* [ARTYKUŁ]
Sąd Okręgowy zważył, co następuje:

Zażalenie dłużnika nie mogło zostać uwzględnione.

Sąd pierwszej instancji w sposób prawidłowy przeprowadził postępowanie dowodowe i na jego podstawie poczynił adekwatne do treści zgromadzonego materiału ustalenia faktyczne. Ustalenia te Sąd odwoławczy przyjmuje za własne nie znajdując potrzeby ponownego ich szczegółowego powtarzania.

W sprawie nie było kwestionowane, że spełniona została podstawa ogłoszenia upadłości wnioskodawcy w postaci jego niewypłacalności. Podstawa oddalenia przedmiotowego wniosku wynikała jednak, zdaniem Sądu Rejonowego, z regulacji zwartej w art. 491 4 ust. 1 ustawy z dnia 28 lutego 2003 r. Prawo upadłościowe (tekst jedn.: Dz. U. z 2017 r. poz. 2344 ze zm. - dalej jako "p.u."), zgodnie z którym sąd oddala wniosek o ogłoszenie upadłości, jeżeli dłużnik doprowadził do swojej niewypłacalności lub istotnie zwiększył jej stopień umyślnie lub wskutek rażącego niedbalstwa. Powołany przepis stanowi podstawową przesłankę negatywną ogłoszenia upadłości „konsumenckiej”.

* [POSTAWIONE ZADANIE 1]
Czego, według tekstu o upadłości konsumenckiej, nie kwestionowano w sprawie?
* [POSTAWIONE ZADANIE 2]
Dopisz ciąg dalszy tekstu o upadłości konsumenckiej, zaczynając po jego ostatnim zdaniu.

* [SUROWE DANE]

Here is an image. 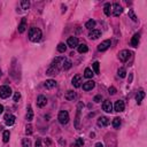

* [ODPOWIEDŹ PISEMNA 1]
Nie kwestionowano, że została spełniona podstawa ogłoszenia upadłości wnioskodawcy w postaci jego niewypłacalności.

* [ODPOWIEDŹ PISEMNA 2]
W ocenie Sądu Okręgowego wskazać trzeba, że także przy założeniu, że zachowania skarżącego nie można ocenić jako rażącego niedbalstwa, tj. przekroczenia podstawowych i elementarnych zasad staranności przy ocenie obecnej własnej sytuacji majątkowej i sytuacji majątkowej, która będzie istniała w czasie trwania zobowiązania (por. wyrok Sądu Najwyższego z dnia 10 sierpnia 2007 r., II CSK 170/07, LEX 465906), jego wniosek o ogłoszenie upadłości nie mógł zostać uwzględniony – na co słusznie zwrócił uwagę Sąd Rejonowy – gdyż zachodziła kolejna negatywna w tym względzie przesłanka wynikająca z art. 491 4 ust. 2 pkt. 3 p.u.

Jak przyjmuje się w piśmiennictwie, nie będzie stanowić podstawy do oddalenia wniosku o ogłoszenie upadłości sytuacja, w której dłużnikowi można przypisać jedynie lekkomyślność lub zwykłe niedbalstwo, a także w przypadku gdy niewypłacalność była skutkiem podjęcia przez niego racjonalnie dopuszczalnego ryzyka gospodarczego, np. inwestycji w narzędzia pracy czy edukację w nadziei na lepsze stanowisko (K. Forysiak, M. Medyński, B. Szczepkowka Niezgłoszenie wniosku o ogłoszenie upadłości wbrew obowiązkowi jako negatywna przesłanka ogłoszenia upadłości konsumenckiej, „Doradca Restrukturyzacyjny” 2016, Nr 3, Lex nr 300868, teza 4).

Nie ma natomiast żadnych wątpliwości co do tego, że w rozpoznawanej sprawie dłużnik w okresie dziesięciu lat przed dniem zgłoszenia niniejszego wniosku, mając taki obowiązek, wbrew przepisom ustawy nie zgłosił w terminie wniosku o ogłoszenie upadłości (art. 491 4 ust. 2 pkt 3 p.u.).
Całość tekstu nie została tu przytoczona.